La sfida della mobilitazione è anche sul piano mediatico. I No Tav, infatti, hanno acquistato collettivamente una pagina di un settimanale per chiedere "l'allontanamento immediato" delle forze dell'ordine che presidiano i cantieri della Tav. I valsusini che si battono contro il 'supertreno' non si arrendono. In 2.347 hanno versato la loro quota per comprare una pagina pubblicitaria sul settimanale diocesano 'La Valsusa', in edicola oggi. Ed il movimento degli oppositori della Torino-Lione ha fatto partire la campagna autunnale 'No Tav watching': in citta' e paesi della valle di Susa sono stati affissi manifesti con le frasi "E' caduta la maschera. A essere sotto attacco e' il movimento No Tav in quanto tale. A dare fastidio e' chiunque si oppone alla 'normale' rapina e spartizione di quel che resta del nostro Paese". "E' sbagliato e pericoloso - si legge sulla pagina acquistata sul periodico diocesano - rispondere al dissenso contro il Tav facendo intervenire la forza pubblica. Il problema va affrontato con l'analisi obiettiva dei dati tecnici ed il confronto tra le parti. La militarizzazione del territorio - continuano i valsusini No Tav -, umiliante e vergognosa per tutti i cittadini, non fara' altro che trasformare Susa e la valle in un deserto”.

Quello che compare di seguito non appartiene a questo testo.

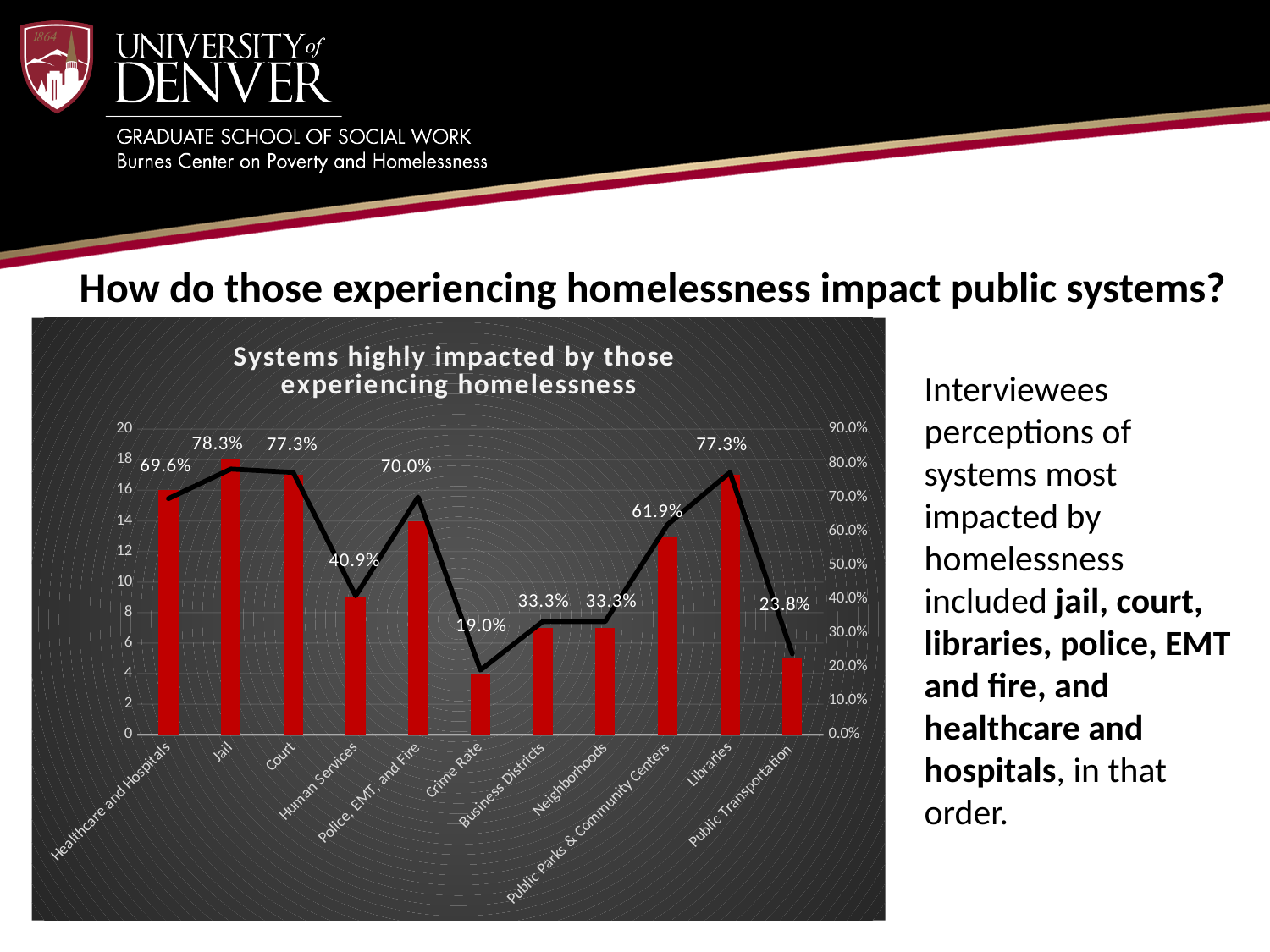
Which category has the lowest percentage? Crime Rate Which category has the highest percentage? Jail What percentage is shown for Jail? 78.3% What is the title of the chart? Systems highly impacted by those experiencing homelessness How many categories are shown on the x axis? 11 Which has a higher percentage, Police, EMT, and Fire or Healthcare and Hospitals? Police, EMT, and Fire What percentage is shown for Human Services? 40.9% What percentage is shown for Public Parks & Community Centers? 61.9% What is the difference between the percentages for Jail and Public Transportation? 54.5% Is the bar for Crime Rate on the left axis greater or less than 6? less What percentage is shown for Crime Rate? 19.0% Is the bar for Jail on the left axis greater or less than 16? greater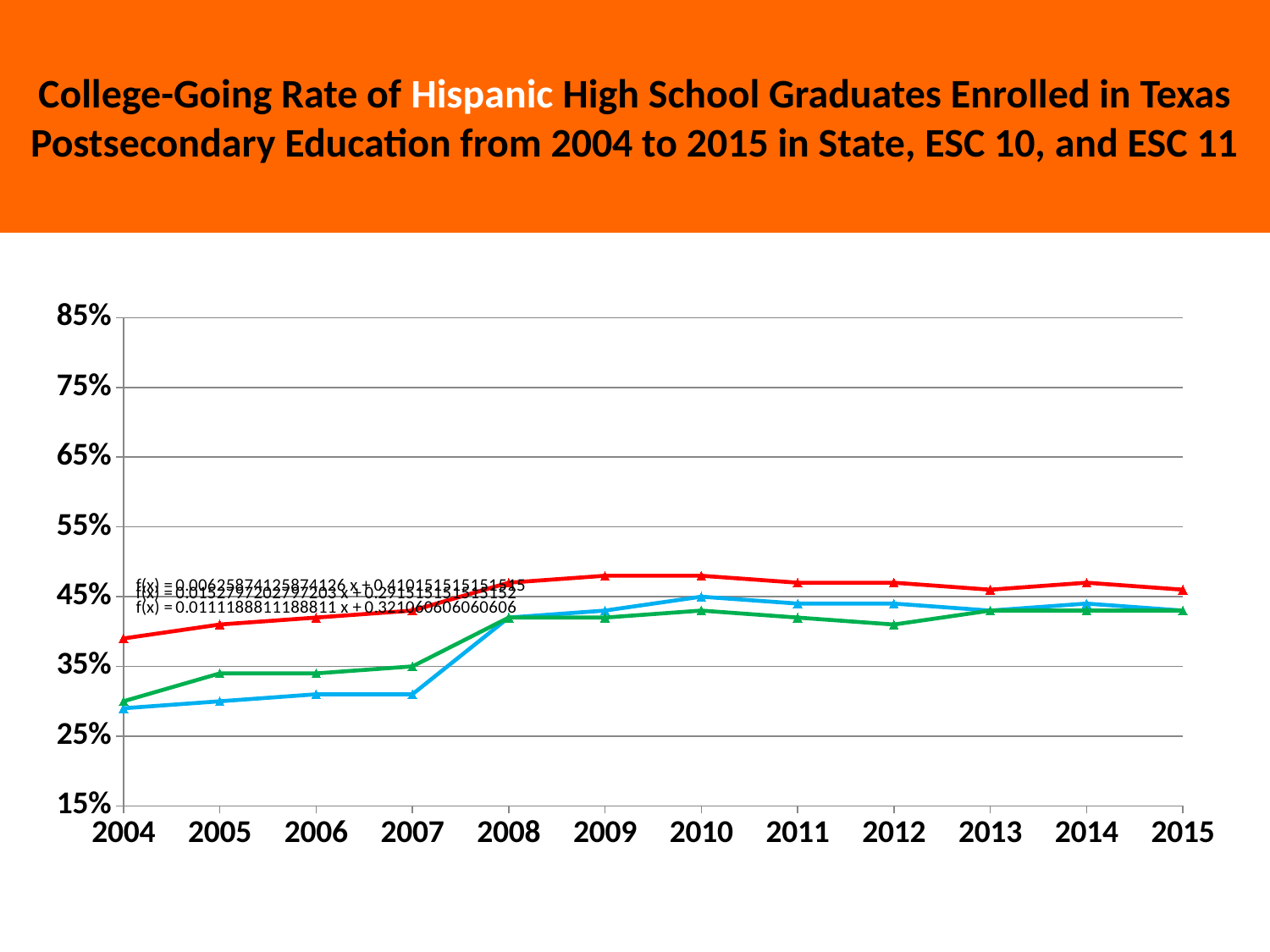
How many lines are plotted on the chart? 3 What range of years does the chart title say the data covers? 2004 to 2015 Is the value of the green line in 2007 greater or less than 45%? less What kind of chart is shown on the slide? line chart Does the red line rise or fall from 2004 to 2009? rise Is the value of the blue line in 2004 greater or less than 35%? less Is the value of the red line in 2009 greater or less than 45%? greater Which ethnic group of high school graduates does the chart title refer to? Hispanic In 2005, which line has the higher value, the blue line or the green line? green line How many years are plotted along the x axis of the chart? 12 In 2007, which line has the higher value, the red line or the green line? red line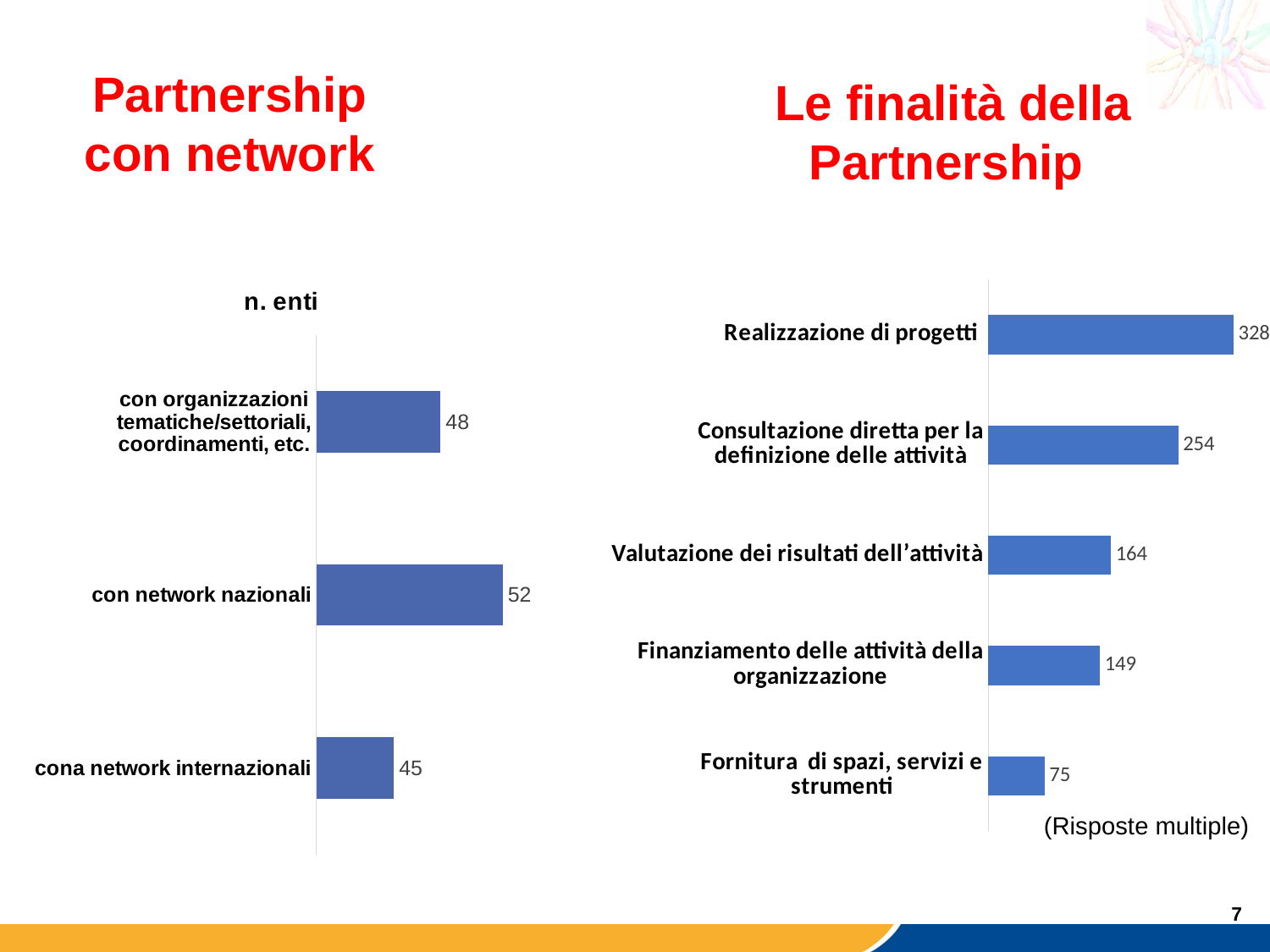
In the 'Partnership con network' chart on the left, what is the label shown above the chart? n. enti In the 'Partnership con network' chart on the left, which category has the lowest value? cona network internazionali In the 'Le finalità della Partnership' chart on the right, how many categories are shown? 5 In the 'Partnership con network' chart on the left, what is the value for 'con network nazionali'? 52 What type of chart is the 'Le finalità della Partnership' chart on the right? Bar chart In the 'Le finalità della Partnership' chart on the right, what is the value for 'Realizzazione di progetti'? 328 In the 'Le finalità della Partnership' chart on the right, which is larger: 'Valutazione dei risultati dell'attività' or 'Finanziamento delle attività della organizzazione'? Valutazione dei risultati dell'attività In the 'Partnership con network' chart on the left, what is the difference between 'con network nazionali' and 'cona network internazionali'? 7 In the 'Le finalità della Partnership' chart on the right, which category has the highest value? Realizzazione di progetti In the 'Partnership con network' chart on the left, how many categories are shown? 3 In the 'Le finalità della Partnership' chart on the right, what is the value for 'Fornitura di spazi, servizi e strumenti'? 75 In the 'Le finalità della Partnership' chart on the right, what is the difference between 'Realizzazione di progetti' and 'Consultazione diretta per la definizione delle attività'? 74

Prosegue, intanto, la polemica con Rodotà. Piero Bernocchi, dei Cobas, che il 12 non sarà in piazza, sottolinea che la sua affermazione «bruciare i camion in Val Susa mi ricorda la mafia» avvalora "la differenza - ricorrente negli ultimi giorni - tra i 'buoni' della manifestazione per la Costituzione del 12 ottobre e i 'cattivi' del 19'. «Una dichiarazione inopportuna» l'ha definita Paolo Di Vetta, dei Blocchi Precari Metropolitani di Roma.